* **What the task asks**: Could you reproduce all of the lines below word for word, leaving the pictures out of your answer?

☆ ☆ ☆ ☆ ☆

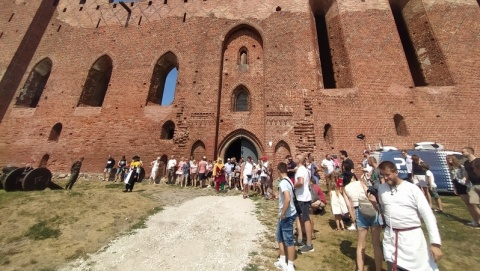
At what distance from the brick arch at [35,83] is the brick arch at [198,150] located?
45.0ft

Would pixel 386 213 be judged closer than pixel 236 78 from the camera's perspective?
Yes

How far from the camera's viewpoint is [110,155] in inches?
565

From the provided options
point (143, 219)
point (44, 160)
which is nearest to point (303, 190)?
point (143, 219)

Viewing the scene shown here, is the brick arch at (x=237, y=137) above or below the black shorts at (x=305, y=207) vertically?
above

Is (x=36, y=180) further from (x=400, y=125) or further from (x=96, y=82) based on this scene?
(x=400, y=125)

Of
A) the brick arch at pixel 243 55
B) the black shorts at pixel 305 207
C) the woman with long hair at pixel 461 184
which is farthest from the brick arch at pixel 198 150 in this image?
the woman with long hair at pixel 461 184

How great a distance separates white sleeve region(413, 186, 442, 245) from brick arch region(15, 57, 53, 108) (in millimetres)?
22800

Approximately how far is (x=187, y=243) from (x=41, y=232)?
3602mm

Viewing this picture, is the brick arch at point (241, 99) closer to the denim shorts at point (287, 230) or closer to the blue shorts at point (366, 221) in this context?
the denim shorts at point (287, 230)

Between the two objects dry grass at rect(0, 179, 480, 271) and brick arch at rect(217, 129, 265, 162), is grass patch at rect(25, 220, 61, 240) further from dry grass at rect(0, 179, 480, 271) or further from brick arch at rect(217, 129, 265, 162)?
brick arch at rect(217, 129, 265, 162)

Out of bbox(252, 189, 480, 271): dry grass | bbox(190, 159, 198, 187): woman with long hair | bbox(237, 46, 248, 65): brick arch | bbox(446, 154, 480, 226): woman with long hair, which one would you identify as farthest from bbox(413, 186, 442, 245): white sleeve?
bbox(237, 46, 248, 65): brick arch

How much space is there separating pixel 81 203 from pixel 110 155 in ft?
24.9

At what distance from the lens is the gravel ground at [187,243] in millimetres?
4254

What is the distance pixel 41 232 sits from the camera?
5.61 m
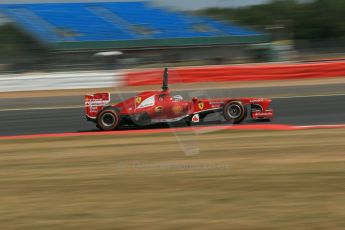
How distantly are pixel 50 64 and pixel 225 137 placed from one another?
1787 cm

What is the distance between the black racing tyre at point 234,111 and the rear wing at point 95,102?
2.05 m

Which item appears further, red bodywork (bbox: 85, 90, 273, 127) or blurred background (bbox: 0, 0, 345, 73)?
blurred background (bbox: 0, 0, 345, 73)

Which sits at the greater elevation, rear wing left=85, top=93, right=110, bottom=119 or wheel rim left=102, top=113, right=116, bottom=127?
rear wing left=85, top=93, right=110, bottom=119

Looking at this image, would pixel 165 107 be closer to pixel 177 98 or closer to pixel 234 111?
pixel 177 98

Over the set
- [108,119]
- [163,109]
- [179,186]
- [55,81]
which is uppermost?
[55,81]

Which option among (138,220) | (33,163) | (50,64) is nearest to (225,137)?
(33,163)

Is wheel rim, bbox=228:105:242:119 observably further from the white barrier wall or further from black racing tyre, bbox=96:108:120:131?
the white barrier wall

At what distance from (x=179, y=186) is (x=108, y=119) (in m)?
5.32

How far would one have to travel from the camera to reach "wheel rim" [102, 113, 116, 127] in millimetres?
9637

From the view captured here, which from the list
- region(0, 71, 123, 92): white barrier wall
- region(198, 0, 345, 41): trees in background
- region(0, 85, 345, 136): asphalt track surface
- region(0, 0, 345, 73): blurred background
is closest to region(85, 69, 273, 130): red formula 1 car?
Result: region(0, 85, 345, 136): asphalt track surface

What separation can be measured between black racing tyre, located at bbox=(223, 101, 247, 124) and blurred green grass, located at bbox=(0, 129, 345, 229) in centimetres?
185

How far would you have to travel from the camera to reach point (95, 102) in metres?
9.70

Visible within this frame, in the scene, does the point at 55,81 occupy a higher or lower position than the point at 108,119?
higher

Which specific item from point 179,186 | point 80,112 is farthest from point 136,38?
point 179,186
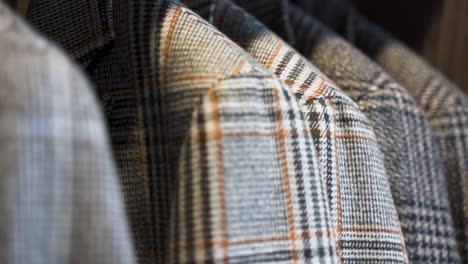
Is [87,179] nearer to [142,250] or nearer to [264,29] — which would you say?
[142,250]

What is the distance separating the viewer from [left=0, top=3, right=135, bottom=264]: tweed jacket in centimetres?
21

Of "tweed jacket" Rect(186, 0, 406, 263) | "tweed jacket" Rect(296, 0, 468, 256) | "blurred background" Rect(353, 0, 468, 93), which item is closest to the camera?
"tweed jacket" Rect(186, 0, 406, 263)

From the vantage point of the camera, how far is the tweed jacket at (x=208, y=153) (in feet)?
0.96

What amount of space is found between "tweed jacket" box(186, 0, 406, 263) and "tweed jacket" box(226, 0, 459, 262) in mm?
67

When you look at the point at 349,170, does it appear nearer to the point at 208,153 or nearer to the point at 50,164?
the point at 208,153

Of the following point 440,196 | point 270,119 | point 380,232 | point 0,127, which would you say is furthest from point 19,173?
point 440,196

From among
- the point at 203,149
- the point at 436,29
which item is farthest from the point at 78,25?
the point at 436,29

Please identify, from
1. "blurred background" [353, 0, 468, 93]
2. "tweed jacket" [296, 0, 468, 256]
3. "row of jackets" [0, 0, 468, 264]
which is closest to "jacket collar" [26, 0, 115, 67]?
"row of jackets" [0, 0, 468, 264]

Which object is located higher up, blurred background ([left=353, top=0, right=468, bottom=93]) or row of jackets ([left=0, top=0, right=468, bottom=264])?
blurred background ([left=353, top=0, right=468, bottom=93])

☆ ☆ ☆ ☆ ☆

* **Correct answer**:
At what distance from the brick arch at [35,83] is the brick arch at [198,150] located?
45.0ft

Would pixel 386 213 be judged closer than pixel 236 78 from the camera's perspective?
Yes

How far from the camera's viewpoint is [110,155] in inches?
565

From the provided options
point (143, 219)
point (44, 160)
which is nearest to point (303, 190)?
point (143, 219)

Viewing the scene shown here, is the brick arch at (x=237, y=137) above or below the black shorts at (x=305, y=207) vertically?
above

Is (x=36, y=180) further from (x=400, y=125) or further from (x=96, y=82) based on this scene?
(x=400, y=125)

Of
A) the brick arch at pixel 243 55
B) the black shorts at pixel 305 207
C) the woman with long hair at pixel 461 184
which is farthest from the brick arch at pixel 198 150 in this image?
the woman with long hair at pixel 461 184

How great a distance separates white sleeve region(413, 186, 442, 245) from brick arch region(15, 57, 53, 108) (in millimetres)?
22800

Approximately how far is (x=187, y=243) from (x=41, y=232)?
3602mm

Viewing this picture, is the brick arch at point (241, 99) closer to the denim shorts at point (287, 230) or closer to the blue shorts at point (366, 221) in this context?
the denim shorts at point (287, 230)

Between the two objects dry grass at rect(0, 179, 480, 271) and brick arch at rect(217, 129, 265, 162), is grass patch at rect(25, 220, 61, 240) further from dry grass at rect(0, 179, 480, 271) or further from brick arch at rect(217, 129, 265, 162)?
brick arch at rect(217, 129, 265, 162)

Out of bbox(252, 189, 480, 271): dry grass | bbox(190, 159, 198, 187): woman with long hair | bbox(237, 46, 248, 65): brick arch | bbox(446, 154, 480, 226): woman with long hair, which one would you identify as farthest from bbox(413, 186, 442, 245): white sleeve?
bbox(237, 46, 248, 65): brick arch

How much space is there separating pixel 81 203 from pixel 110 155 in ft?
24.9

At what distance from the lens is the gravel ground at [187,243] in millimetres?
4254

What is the distance pixel 41 232 sits from the camera?
5.61 m
How distantly are pixel 50 64 and pixel 225 137 placed from one another?
1787 cm

What is the distance between the black racing tyre at point 234,111 and the rear wing at point 95,102?
2.05 m

Which item appears further, red bodywork (bbox: 85, 90, 273, 127) or blurred background (bbox: 0, 0, 345, 73)?
blurred background (bbox: 0, 0, 345, 73)

Which sits at the greater elevation, rear wing left=85, top=93, right=110, bottom=119 or wheel rim left=102, top=113, right=116, bottom=127?
rear wing left=85, top=93, right=110, bottom=119

Looking at this image, would pixel 165 107 be closer to pixel 177 98 or closer to pixel 234 111?
pixel 177 98

Over the set
- [108,119]
- [163,109]
- [179,186]
- [55,81]
which is uppermost?
[55,81]

Which option among (138,220) | (33,163) | (50,64) is nearest to (225,137)?
(33,163)

Is wheel rim, bbox=228:105:242:119 observably further from the white barrier wall or further from black racing tyre, bbox=96:108:120:131?
the white barrier wall

At what distance from (x=179, y=186) is (x=108, y=119) (in m)?
5.32

How far would one have to travel from the camera to reach "wheel rim" [102, 113, 116, 127] in millimetres?
9637

From the view captured here, which from the list
- region(0, 71, 123, 92): white barrier wall
- region(198, 0, 345, 41): trees in background
- region(0, 85, 345, 136): asphalt track surface
- region(0, 0, 345, 73): blurred background
is closest to region(85, 69, 273, 130): red formula 1 car?
Result: region(0, 85, 345, 136): asphalt track surface

What separation can be measured between black racing tyre, located at bbox=(223, 101, 247, 124) and blurred green grass, located at bbox=(0, 129, 345, 229) in centimetres?
185

How far would you have to travel from the camera to reach point (95, 102) in metres?
9.70

Visible within this frame, in the scene, does the point at 55,81 occupy a higher or lower position than the point at 108,119?
higher

Which specific item from point 179,186 | point 80,112 is farthest from point 136,38?
point 179,186
Is [87,179] nearer to [142,250] or nearer to [264,29] — which would you say?
[142,250]

What is the distance separating the viewer from [left=0, top=3, right=135, bottom=264]: tweed jacket in centimetres?
21

Of "tweed jacket" Rect(186, 0, 406, 263) | "tweed jacket" Rect(296, 0, 468, 256) | "blurred background" Rect(353, 0, 468, 93), which item is closest to the camera?
"tweed jacket" Rect(186, 0, 406, 263)

From the vantage point of the camera, how far is the tweed jacket at (x=208, y=153) (in feet)?
0.96

What amount of space is found between "tweed jacket" box(186, 0, 406, 263) and "tweed jacket" box(226, 0, 459, 262) in mm?
67

When you look at the point at 349,170, does it appear nearer to the point at 208,153 or nearer to the point at 50,164?
the point at 208,153

Of the following point 440,196 | point 270,119 | point 380,232 | point 0,127, which would you say is furthest from point 19,173?
point 440,196

From among
- the point at 203,149
- the point at 436,29
which item is farthest from the point at 78,25?
the point at 436,29

Please identify, from
1. "blurred background" [353, 0, 468, 93]
2. "tweed jacket" [296, 0, 468, 256]
3. "row of jackets" [0, 0, 468, 264]
which is closest to "jacket collar" [26, 0, 115, 67]?
"row of jackets" [0, 0, 468, 264]

Which object is located higher up, blurred background ([left=353, top=0, right=468, bottom=93]) or row of jackets ([left=0, top=0, right=468, bottom=264])?
blurred background ([left=353, top=0, right=468, bottom=93])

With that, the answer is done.